PART TWO: PERESTROIKA takes the fantasy from act one and doubles down as it plays up the phantasmagorical as it plays with dreams, reality, imagination, and the power of choice.

Yes, this is emotionally weighty fare, but that doesn't mean it can't also be funny. This tragi-comedy that uses humor to keep everything sharp, moving, and makes everything all the more poignant for it. After all, is there any other way to process visits from long dead ancestors, an Angel or the heraldic voice from heaven (both Debra Wanger) life than with dose of humor?

Kushner's play is by no means an easy one to interpret or stage; it does have angels crashing through ceilings, diorama dummies that come to life, and a fantastical journey through Antarctica after all. It is the mixture of this ordinary and the extraordinary as told by this exceptional cast under the detailed direction of Sean Murray that creates a heartrending and dynamic piece that is impossible to resist.

Bodine as Prior and Newsom as Cohn both offer intelligent and intensely impactful performances. Bethmann makes an agitated character whose actions seems hard to process vulnerable and relatable. Sullivan is emotionally raw as Joe, while Vanwormer as Rachel brings a wonderful manic vulnerability.

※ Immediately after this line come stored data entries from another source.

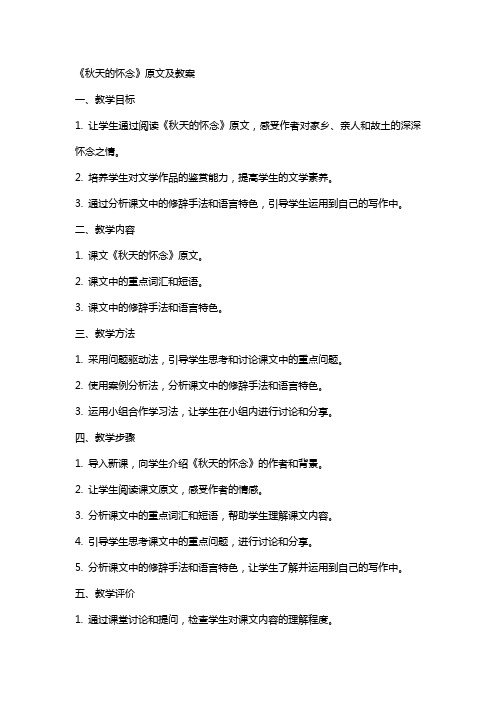 《秋天的怀念》原文及教案

一、教学目标

1. 让学生通过阅读《秋天的怀念》原文，感受作者对家乡、亲人和故土的深深怀念之情。

2. 培养学生对文学作品的鉴赏能力，提高学生的文学素养。

3. 通过分析课文中的修辞手法和语言特色，引导学生运用到自己的写作中。

二、教学内容

1. 课文《秋天的怀念》原文。

2. 课文中的重点词汇和短语。

3. 课文中的修辞手法和语言特色。

三、教学方法

1. 采用问题驱动法，引导学生思考和讨论课文中的重点问题。

2. 使用案例分析法，分析课文中的修辞手法和语言特色。

3. 运用小组合作学习法，让学生在小组内进行讨论和分享。

四、教学步骤

1. 导入新课，向学生介绍《秋天的怀念》的作者和背景。

2. 让学生阅读课文原文，感受作者的情感。

3. 分析课文中的重点词汇和短语，帮助学生理解课文内容。

4. 引导学生思考课文中的重点问题，进行讨论和分享。

5. 分析课文中的修辞手法和语言特色，让学生了解并运用到自己的写作中。

五、教学评价

1. 通过课堂讨论和提问，检查学生对课文内容的理解程度。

Coleman is a fantastic Belize, with the right balance of sass and sympathy, Reynolds shines as both Mother Hannah and Ethel Rosenberg , while Wanger's Angel is a powerful specter that brings many questions and seemingly impossible answer to how to stop all of this madness.

Both an intimate and epic tale that covers difficult themes, this production is exquisitely easy to watch. All in total the two parts clock in at seven hours including multiple intermissions during each part.

ANGELS shows humanity for the beautiful, flawed mess that it was and always will be. So much potential and so many choices as everyone wrestles for authenticity and truth in a world that avoids both for political and personal gain.

ANGELS IN AMERICA: A GAY FANTASIA ON NATIONAL THEMES is playing in rotating repertory performance, with select dates with both performed on the same day through April 20th. This play has sexual situations, nudity, and adult language. Please go to www.cygnetthetre.com for ticket information and showtimes which are earlier than normal due to the length of each performance.